# Your goal
Rewrite all of the records below with every instance of "stained glass window" replaced by "leaded glass window", leaving all other text unchanged.

# Dataset content

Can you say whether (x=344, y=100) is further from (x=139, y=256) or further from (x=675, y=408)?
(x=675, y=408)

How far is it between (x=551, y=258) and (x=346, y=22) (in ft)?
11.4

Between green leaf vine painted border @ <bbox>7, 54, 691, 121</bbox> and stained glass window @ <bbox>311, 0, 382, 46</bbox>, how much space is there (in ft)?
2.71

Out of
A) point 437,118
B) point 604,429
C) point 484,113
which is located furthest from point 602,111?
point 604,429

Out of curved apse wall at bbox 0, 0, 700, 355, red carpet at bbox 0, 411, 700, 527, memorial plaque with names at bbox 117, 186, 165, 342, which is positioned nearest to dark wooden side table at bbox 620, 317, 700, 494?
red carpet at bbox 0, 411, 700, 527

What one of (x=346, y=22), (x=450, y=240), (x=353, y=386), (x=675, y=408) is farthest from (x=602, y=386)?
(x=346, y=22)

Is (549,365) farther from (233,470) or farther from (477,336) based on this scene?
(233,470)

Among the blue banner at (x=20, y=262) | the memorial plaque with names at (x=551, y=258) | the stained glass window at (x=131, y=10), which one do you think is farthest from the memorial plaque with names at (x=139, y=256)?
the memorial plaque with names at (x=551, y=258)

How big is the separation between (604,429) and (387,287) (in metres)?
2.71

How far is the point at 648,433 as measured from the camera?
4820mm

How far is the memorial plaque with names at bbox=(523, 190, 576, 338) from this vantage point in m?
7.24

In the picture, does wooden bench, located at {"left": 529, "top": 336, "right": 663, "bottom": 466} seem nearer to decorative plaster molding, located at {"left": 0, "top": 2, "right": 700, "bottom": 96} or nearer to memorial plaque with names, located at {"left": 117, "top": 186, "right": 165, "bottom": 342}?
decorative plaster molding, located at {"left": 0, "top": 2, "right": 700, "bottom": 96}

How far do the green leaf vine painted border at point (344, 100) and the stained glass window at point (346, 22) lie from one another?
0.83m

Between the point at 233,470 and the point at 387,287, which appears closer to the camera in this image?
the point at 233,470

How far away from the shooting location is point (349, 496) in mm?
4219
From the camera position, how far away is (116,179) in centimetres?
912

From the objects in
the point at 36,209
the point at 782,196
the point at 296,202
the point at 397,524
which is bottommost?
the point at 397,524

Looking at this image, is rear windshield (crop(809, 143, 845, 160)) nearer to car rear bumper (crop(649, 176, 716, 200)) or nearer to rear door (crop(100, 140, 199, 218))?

# Full answer
Can you say whether (x=344, y=100) is further from (x=139, y=256) or further from (x=675, y=408)?
(x=675, y=408)

How far is it between (x=551, y=258) and (x=346, y=22) (in ft)?
11.4

Between green leaf vine painted border @ <bbox>7, 54, 691, 121</bbox> and leaded glass window @ <bbox>311, 0, 382, 46</bbox>, how much space is there (in ft)?
2.71

Out of
A) point 437,118
B) point 604,429
C) point 484,113
which is located furthest from point 602,111?
point 604,429

Out of curved apse wall at bbox 0, 0, 700, 355, red carpet at bbox 0, 411, 700, 527, memorial plaque with names at bbox 117, 186, 165, 342, which is positioned nearest to dark wooden side table at bbox 620, 317, 700, 494?
red carpet at bbox 0, 411, 700, 527

What one of (x=346, y=22), (x=450, y=240), (x=353, y=386), (x=675, y=408) is farthest from (x=602, y=386)?
(x=346, y=22)

Is (549,365) farther from (233,470) or farther from (477,336) based on this scene?
(233,470)

Among the blue banner at (x=20, y=262) | the memorial plaque with names at (x=551, y=258) | the leaded glass window at (x=131, y=10), which one do you think is farthest from the memorial plaque with names at (x=139, y=256)?
the memorial plaque with names at (x=551, y=258)

How big is the separation between (604,429) and (387,287) (in metres)?
2.71

How far is the point at 648,433 as measured from the camera?
4820mm

How far is the memorial plaque with names at bbox=(523, 190, 576, 338) from this vantage point in m?
7.24

In the picture, does wooden bench, located at {"left": 529, "top": 336, "right": 663, "bottom": 466} seem nearer to decorative plaster molding, located at {"left": 0, "top": 2, "right": 700, "bottom": 96} or nearer to memorial plaque with names, located at {"left": 117, "top": 186, "right": 165, "bottom": 342}?
decorative plaster molding, located at {"left": 0, "top": 2, "right": 700, "bottom": 96}

How far do the green leaf vine painted border at point (344, 100) and the leaded glass window at point (346, 22) lie from one another?
0.83m

Between the point at 233,470 and the point at 387,287, which appears closer to the camera in this image?
the point at 233,470

How far away from the shooting location is point (349, 496) in mm?
4219
From the camera position, how far away is (116,179) in centimetres?
912

From the objects in
the point at 36,209
the point at 782,196
the point at 296,202
the point at 397,524
which is bottommost?
the point at 397,524

Looking at this image, is rear windshield (crop(809, 143, 845, 160)) nearer to car rear bumper (crop(649, 176, 716, 200)) or nearer to rear door (crop(100, 140, 199, 218))?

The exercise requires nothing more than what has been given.